Committee members examined reports on sodium and direct health outcomes published between 2003 and 2012 and held a public workshop during which outside experts could discuss the issue. The direct outcomes assessed include cardiovascular disease and death.
They found studies on health outcomes are inconsistent in quality and insufficient in quantity to recommend lowering sodium intake levels below 2,300 mg/day. Study limitations include over- or under-reporting intake levels and incomplete collection of urine samples. Urine samples are used to determine sodium consumption based on an individual’s secretion. Low sodium intake (such as 1,840 mg/day) might increase the risk of adverse events among patients who have chronic heart failure with reduced ejection fraction and are receiving aggressive therapeutic regimens, the IOM said.

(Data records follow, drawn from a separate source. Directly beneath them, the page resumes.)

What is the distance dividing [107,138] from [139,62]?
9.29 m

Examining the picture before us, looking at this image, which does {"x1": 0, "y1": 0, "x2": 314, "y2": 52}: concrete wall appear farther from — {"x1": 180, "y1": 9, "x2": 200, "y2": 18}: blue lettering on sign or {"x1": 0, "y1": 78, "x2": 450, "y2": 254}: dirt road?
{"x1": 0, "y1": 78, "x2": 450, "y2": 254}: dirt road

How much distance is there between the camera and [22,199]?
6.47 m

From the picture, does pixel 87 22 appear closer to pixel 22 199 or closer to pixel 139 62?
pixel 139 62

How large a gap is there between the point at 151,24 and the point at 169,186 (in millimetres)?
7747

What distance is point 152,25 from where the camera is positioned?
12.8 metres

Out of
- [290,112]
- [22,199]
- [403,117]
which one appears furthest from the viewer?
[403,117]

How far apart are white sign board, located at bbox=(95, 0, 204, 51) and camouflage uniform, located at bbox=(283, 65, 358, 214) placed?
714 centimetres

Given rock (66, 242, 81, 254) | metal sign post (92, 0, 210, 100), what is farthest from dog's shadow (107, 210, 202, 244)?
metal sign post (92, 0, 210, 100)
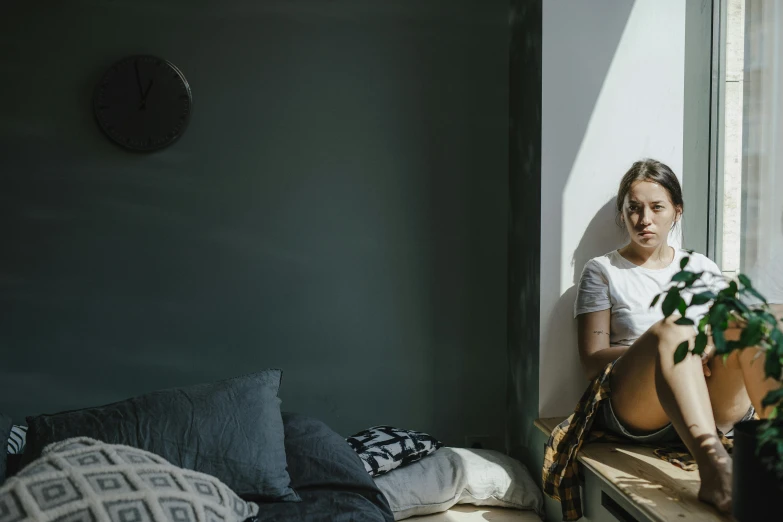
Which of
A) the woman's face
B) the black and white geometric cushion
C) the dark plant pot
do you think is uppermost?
the woman's face

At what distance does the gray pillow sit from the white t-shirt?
62 cm

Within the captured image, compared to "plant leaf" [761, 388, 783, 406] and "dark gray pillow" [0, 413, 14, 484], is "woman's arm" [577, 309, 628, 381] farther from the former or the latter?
"dark gray pillow" [0, 413, 14, 484]

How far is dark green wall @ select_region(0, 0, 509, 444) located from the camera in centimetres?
271

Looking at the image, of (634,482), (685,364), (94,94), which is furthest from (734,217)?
(94,94)

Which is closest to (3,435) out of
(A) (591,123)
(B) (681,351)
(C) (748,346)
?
→ (B) (681,351)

Those data, however, are based on studies conducted in another country where therapeutic regimens for CHF are different from those in the U.S., the report said. The committee called for similar studies to be conducted using regimens more closely resembling those in standard U.S. clinical practice.
With the exception of people with CHF, there’s no evidence of benefit in reducing sodium intake between 1,500 mg/day and 2,300 mg/day for populations often considered at risk, including those with diabetes and chronic kidney disease, the IOM said.
More randomized clinical trials are needed to better understand the impact of a low-sodium diet, committee members said. They recommend that future studies use a standard approach to measure sodium consumption and focus on levels between 1,500 mg/day and 2,300 mg/day.
The report doesn’t establish a healthy intake range because the committee was not asked to do so.
A separate study shows sodium levels in processed food and fast-food items remain essentially unchanged since 2005, despite numerous calls from the public health community for the food industry voluntarily to reduce salt levels in their products. The findings were published online May 13 in JAMA Internal Medicine, formerly Archives of Internal Medicine. The study was conducted with the Center for Science in the Public Interest, a consumer advocacy group focusing on nutritional education.
Researchers examined the sodium content on the nutrition labels of commonly eaten processed foods and fast-food restaurant items in 2005, 2008 and 2011. Only foods that were marketed in all three years were included in the study.
They found that between 2005 and 2011, the sodium content in 402 processed foods declined by 3.5%, while levels in 78 fast-food restaurant products increased by 2.6%. Neither of the findings was statistically significant, said Dr. Havas, the study’s corresponding author.
The National Restaurant Assn. said the findings don’t indicate recent progress made by the food service industry in developing lower-sodium items for consumers.
“Only a small number of products were sampled from a limited number of brands, versus the thousands of menu items available to consumers,” said Joy Dubost, PhD, RD, director of nutrition and healthy living at the restaurant association.
Despite the relatively small sample size, Dr. Havas said the findings show that the voluntary approach to reducing sodium has failed.
“This issue will not go away unless the government steps in to protect the public,” he said. “The amount of sodium in our food supply needs to be regulated.”